● TUGAS ANDA:
1. Menurut cuplikan halaman di bawah, siapa yang membangun Konstantinopel dan pada tahun berapa?
2. Bisakah Anda meringkas cuplikan halaman di bawah dalam dua kalimat?
3. Apa terjemahan bahasa Inggris dari kalimat "Konstantinopel adalah kota yang dibangun Kaisar Romawi Timur (Byzantium), bernama Constantine I, pada tahun 330." dalam cuplikan halaman di bawah?

● CUPLIKAN HALAMAN:

Lompat ke konten Lompat ke sidebar Lompat ke footer

Jual Buku 1453: Detik-detik Jatuhnya Konstantinopel ke Tangan Muslim

Judul: 1453: Detik-detik Jatuhnya Konstantinopel ke Tangan Muslim
Penulis: Roger Crowley
Penerbit: Alvabet, 2011
Tebal: 408 halaman
Kondisi: Stok lama (bagus)
Harga: Rp. 90.000 (blm ongkir)
SMS/WA: 085225918312


Konstantinopel adalah kota yang dibangun Kaisar Romawi Timur (Byzantium), bernama Constantine I, pada tahun 330. Kota ini sangat strategis. Letaknya di antara batas Eropa dan Asia, baik di darat sebagai salah satu Jalur Sutera maupun di laut, antara Laut Tengah dan Laut Hitam. Ia juga dianggap sebagai titik terbaik sebagai pusat kebudayaan dunia, setidaknya pada kondisi geopolitik pada saat itu.

● DATA YANG DITAMPILKAN:
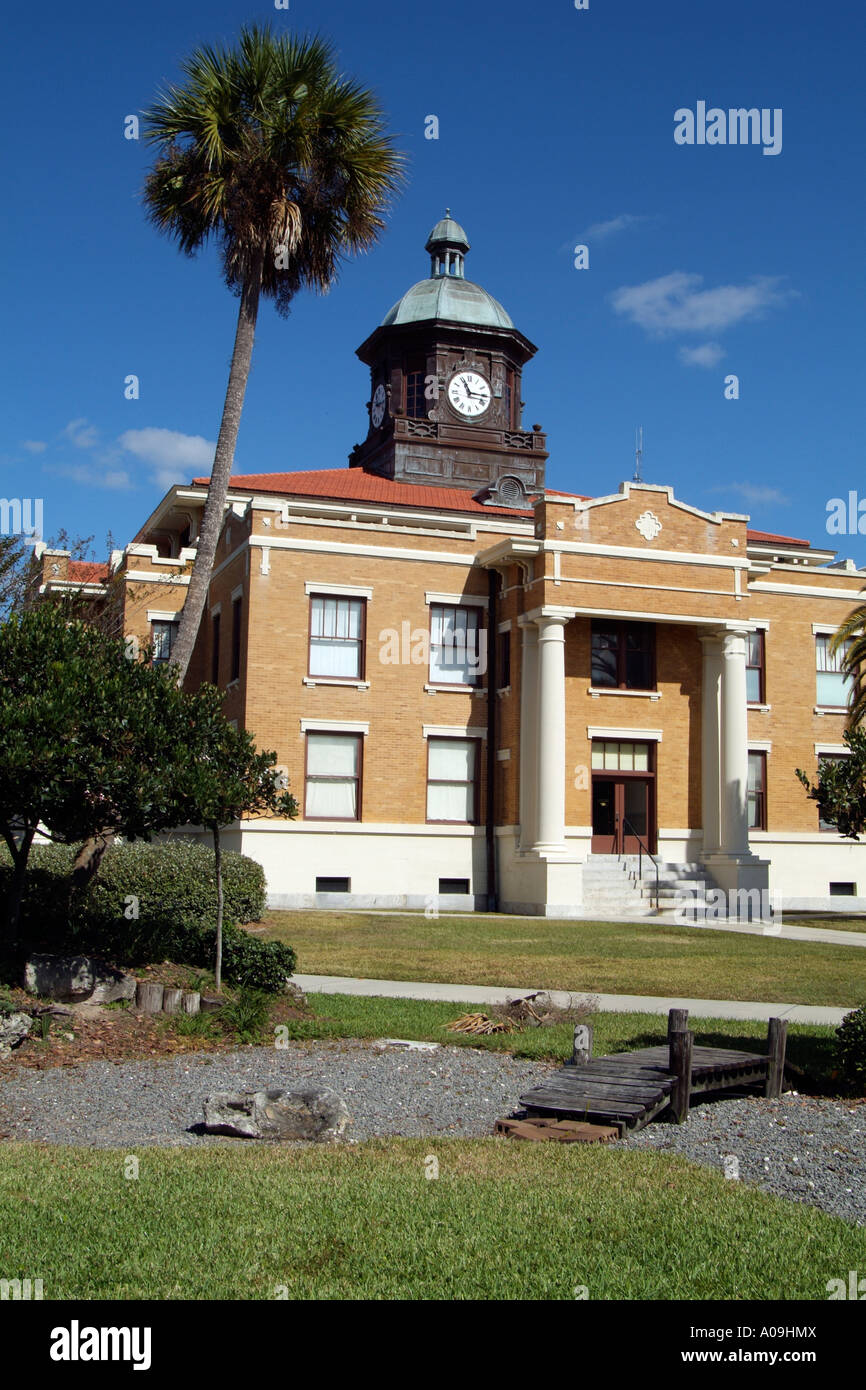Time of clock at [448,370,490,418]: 11:15
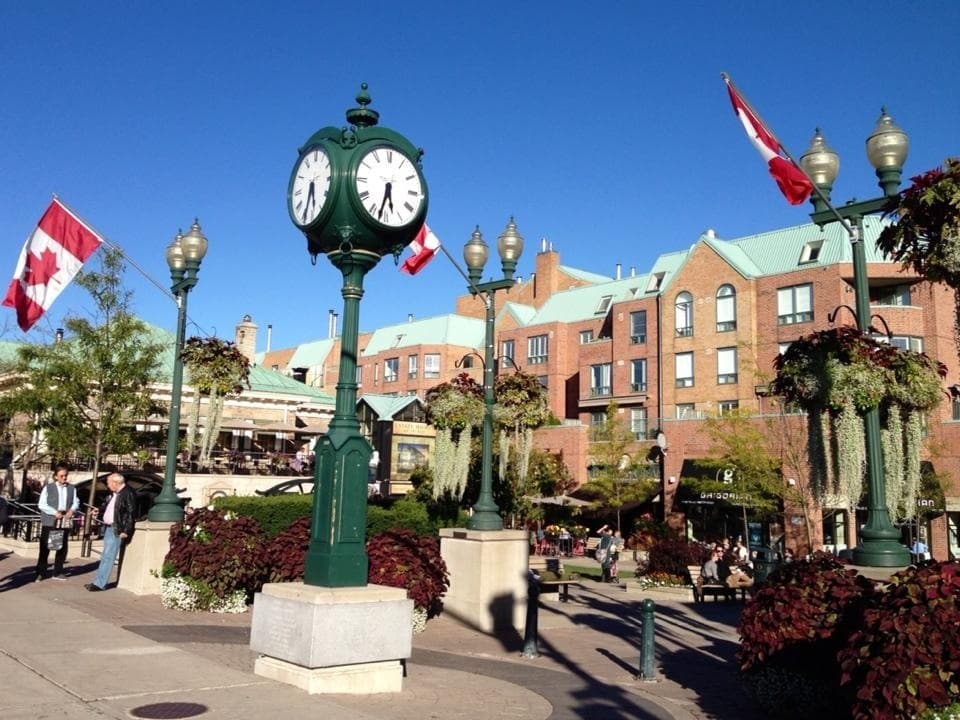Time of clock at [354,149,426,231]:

● PENYELESAIAN SOAL:
1. Kaisar Romawi Timur (Byzantium) bernama Constantine I, pada tahun 330.

2. Halaman ini menjual buku "1453: Detik-detik Jatuhnya Konstantinopel ke Tangan Muslim" karya Roger Crowley (Alvabet, 2011, 408 halaman) dalam kondisi stok lama yang bagus seharga Rp. 90.000 belum termasuk ongkir. Deskripsinya menyebut Konstantinopel sebagai kota yang dibangun Constantine I pada tahun 330, yang letaknya sangat strategis di antara Eropa dan Asia serta dianggap titik terbaik sebagai pusat kebudayaan dunia pada masa itu.

3. Constantinople is a city built by the Eastern Roman (Byzantine) Emperor, named Constantine I, in the year 330.